Exercise brief -> Can you write out, character for character, only the lines of the items below from the one containing "Of this set" through the one containing "What do you", with both of those lines included?

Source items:
_ _ _ _ _ _ _
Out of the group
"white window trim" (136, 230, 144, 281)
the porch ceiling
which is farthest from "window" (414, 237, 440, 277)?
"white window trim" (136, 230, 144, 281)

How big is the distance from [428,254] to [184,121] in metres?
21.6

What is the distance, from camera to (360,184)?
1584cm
_ _ _ _ _ _ _
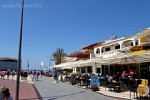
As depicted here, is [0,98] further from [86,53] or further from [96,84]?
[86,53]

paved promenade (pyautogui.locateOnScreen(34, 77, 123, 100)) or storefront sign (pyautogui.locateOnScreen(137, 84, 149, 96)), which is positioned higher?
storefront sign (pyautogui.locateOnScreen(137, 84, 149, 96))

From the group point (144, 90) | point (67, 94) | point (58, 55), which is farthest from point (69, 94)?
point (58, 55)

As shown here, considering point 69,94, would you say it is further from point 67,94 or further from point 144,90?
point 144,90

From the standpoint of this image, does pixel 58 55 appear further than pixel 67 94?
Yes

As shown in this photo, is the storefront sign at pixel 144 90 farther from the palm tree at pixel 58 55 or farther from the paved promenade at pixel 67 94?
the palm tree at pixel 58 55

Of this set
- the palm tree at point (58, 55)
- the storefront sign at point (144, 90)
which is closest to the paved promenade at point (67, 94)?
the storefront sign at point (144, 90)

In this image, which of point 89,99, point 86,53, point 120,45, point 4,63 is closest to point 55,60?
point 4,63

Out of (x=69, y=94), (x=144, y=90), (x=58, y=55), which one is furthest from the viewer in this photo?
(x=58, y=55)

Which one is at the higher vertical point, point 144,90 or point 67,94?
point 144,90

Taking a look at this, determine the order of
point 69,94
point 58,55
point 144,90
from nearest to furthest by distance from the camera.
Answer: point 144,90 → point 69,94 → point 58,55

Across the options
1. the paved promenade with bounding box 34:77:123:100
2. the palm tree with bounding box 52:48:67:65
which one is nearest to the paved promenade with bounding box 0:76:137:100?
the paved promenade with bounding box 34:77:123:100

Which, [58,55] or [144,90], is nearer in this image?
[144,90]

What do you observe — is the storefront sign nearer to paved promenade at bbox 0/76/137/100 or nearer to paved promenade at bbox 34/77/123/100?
_ _ _ _ _ _ _
Reply to the exercise ->
Of this set
- the palm tree at point (58, 55)
- the storefront sign at point (144, 90)
which is closest to the paved promenade at point (67, 94)?
the storefront sign at point (144, 90)

In this image, which of point 89,99, point 86,53, point 120,45, point 4,63 is closest to point 55,60?
point 4,63

Out of (x=69, y=94), (x=144, y=90), (x=58, y=55), which one is furthest from the viewer in this photo?
(x=58, y=55)

Which one is at the higher vertical point, point 144,90 or point 67,94?
point 144,90

Taking a look at this, determine the order of
point 69,94
point 58,55
point 144,90
from nearest to furthest by distance from the camera.
Answer: point 144,90 → point 69,94 → point 58,55

Across the options
1. the paved promenade with bounding box 34:77:123:100
2. the palm tree with bounding box 52:48:67:65
which one is nearest to the paved promenade with bounding box 0:76:137:100?
the paved promenade with bounding box 34:77:123:100

Which, [58,55] or [144,90], is nearer in this image?
[144,90]

What do you observe — is the storefront sign nearer to paved promenade at bbox 0/76/137/100 or nearer to paved promenade at bbox 34/77/123/100?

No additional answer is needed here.